Here we demonstrate how to use our provided quantized models for inference. Before you start, make sure you meet the requirements of AutoGPTQ and install it from source (temporarily the codes for Qwen are not yet released in the latest version of PyPI package):

git clone GitHub - PanQiWei/AutoGPTQ: An easy-to-use LLMs quantization package with user-friendly apis, based on GPTQ algorithm. && cd AutoGPTQ
pip install .

隨後便能輕松讀取量化模型：

Then you can load the quantized model easily as shown below

from auto_gptq import AutoGPTQForCausalLM
model = AutoGPTQForCausalLM.from_quantized(“Qwen/Qwen-7B-Chat-Int4”, device_map=“auto”, trust_remote_code=True, use_safetensors=True).eval()

推理方法和基礎用法類似，但註意需要從外部傳入generation config：

To run inference, it is similar to the basic usage demonstrated above, but remember to pass in the generation configuration explicitly:

from transformers import GenerationConfig
config = GenerationConfig.from_pretrained(“Qwen/Qwen-7B-Chat-Int4”, trust_remote_code=True)
response, history = model.chat(tokenizer, “Hi”, history=None, generation_config=config)

效果評測
我們對BF16和Int4模型在基準評測上做了測試，發現量化模型效果損失較小，結果如下所示：

We illustrate the model performance of both BF16 and Int4 models on the benchmark, and we find that the quantized model does not suffer from significant performance degradation. Results are shown below:

Quantization MMLU CEval (val) GSM8K Humaneval
BF16 53.9 54.2 41.1 24.4
Int4 52.6 52.9 38.1 23.8
推理速度 (Inference Speed)
我們測算了BF16和Int4模型生成2048和8192個token的平均推理速度。如圖所示：

We measured the average inference speed of generating 2048 and 8192 tokens under BF16 precision and Int4 quantization level, respectively.

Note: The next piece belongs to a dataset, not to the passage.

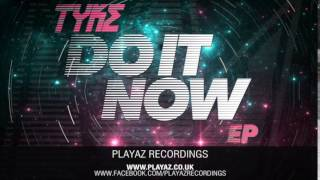 Tyke - Do It Now EP - Playaz Recordings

Quantization Speed (2048 tokens) Speed (8192 tokens)
BF16 30.53 28.51
Int4 45.60 33.83
具體而言，我們記錄在長度為1的上下文的條件下生成8192個token的性能。評測運行於單張A100-SXM4-80G GPU，使用PyTorch 2.0.1和CUDA 11.4。推理速度是生成8192個token的速度均值。

In detail, the setting of profiling is generating 8192 new tokens with 1 context token. The profiling runs on a single A100-SXM4-80G GPU with PyTorch 2.0.1 and CUDA 11.4. The inference speed is averaged over the generated 8192 tokens.

顯存使用 (GPU Memory Usage)
我們還測算了BF16和Int4模型編碼2048個token及生成8192個token的峰值顯存占用情況。結果如下所示：

We also profile the peak GPU memory usage for encoding 2048 tokens as context (and generating single token) and generating 8192 tokens (with single token as context) under BF16 or Int4 quantization level, respectively. The results are shown below.

Quantization Level Peak Usage for Encoding 2048 Tokens Peak Usage for Generating 8192 Tokens
BF16 18.99GB 24.40GB
Int4 10.20GB 15.61GB
上述性能測算使用此腳本完成。

The above speed and memory profiling are conducted using this script.

模型細節（Model）
與Qwen-7B預訓練模型相同，Qwen-7B-Chat模型規模基本情況如下所示

The details of the model architecture of Qwen-7B-Chat are listed as follows

Hyperparameter Value
n_layers 32
n_heads 32
d_model 4096
vocab size 151851
sequence length 2048
在位置編碼、FFN激活函數和normalization的實現方式上，我們也采用了目前最流行的做法，即RoPE相對位置編碼、SwiGLU激活函數、RMSNorm（可選安裝flash-attention加速）。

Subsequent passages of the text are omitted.